Ndamulelo Maphangule

Personal information
- Full name: Ndamulelo Rodney Maphangule
- Date of birth: 22 October 1999 (age 25)
- Place of birth: Ha-Masakona, Limpopo, South Africa
- Height: 1.87 m (6 ft 2 in)
- Position(s): Midfielder

Team information
- Current team: Polokwane City
- Number: 14

Senior career*
- Years: Team / Apps / (Gls)
- 2017–2018: Masakona United
- 2018–2019: Black Leopards / 0 / (0)
- 2019–2020: Mbombela United / 2 / (0)
- 2020–2021: Venda FA
- 2021–: Polokwane City / 111 / (1)

International career^{‡}
- 2025–: South Africa / 3 / (0)

= Ndamulelo Maphangule =

South African soccer player (born 1999)

Ndamulelo Rodney Maphangule (born 22 October 1999) is a South African professional soccer player who plays as a midfielder for South African Premier Division club Polokwane City, and the South Africa national team.

==Club career==
Maphangule was born in Ha-Masakona in Limpopo, South Africa, and began his playing career at local team Masakona United before joining Black Leopards and playing for their reserve team in the PSL Reserve League. He was later scouted by Mbombela United of the National First Division and had a spell with Venda FA before signing for Polokwane City in 2021.

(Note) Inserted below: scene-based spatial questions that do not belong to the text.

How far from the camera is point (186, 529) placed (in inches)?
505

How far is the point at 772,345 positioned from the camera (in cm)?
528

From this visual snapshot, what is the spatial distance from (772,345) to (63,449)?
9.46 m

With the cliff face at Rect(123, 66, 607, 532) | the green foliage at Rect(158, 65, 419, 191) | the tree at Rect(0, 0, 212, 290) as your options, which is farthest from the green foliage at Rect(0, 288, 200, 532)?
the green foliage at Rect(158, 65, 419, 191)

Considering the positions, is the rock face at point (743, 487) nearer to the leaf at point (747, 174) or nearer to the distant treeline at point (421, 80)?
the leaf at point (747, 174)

Maphangule was part of the Polokwane City team who won the National First Division on goal difference in 2022–23, and were thus promoted to the South African Premier Division.

==International career==
In November 2024, Maphangule was selected to a preliminary 38-man squad for the South Africa national team for 2025 Africa Cup of Nations qualification matches, but did not make the final squad, though he was called up to the final squad for a 2026 FIFA World Cup qualification fixture against Lesotho in March 2025, as a replacement for the injured Patrick Maswanganyi. He made his international debut as a late substitute in this match, as South Africa won 2–0.

==Personal life==
Maphangule is the younger brother of fellow footballer Meshack Maphangule.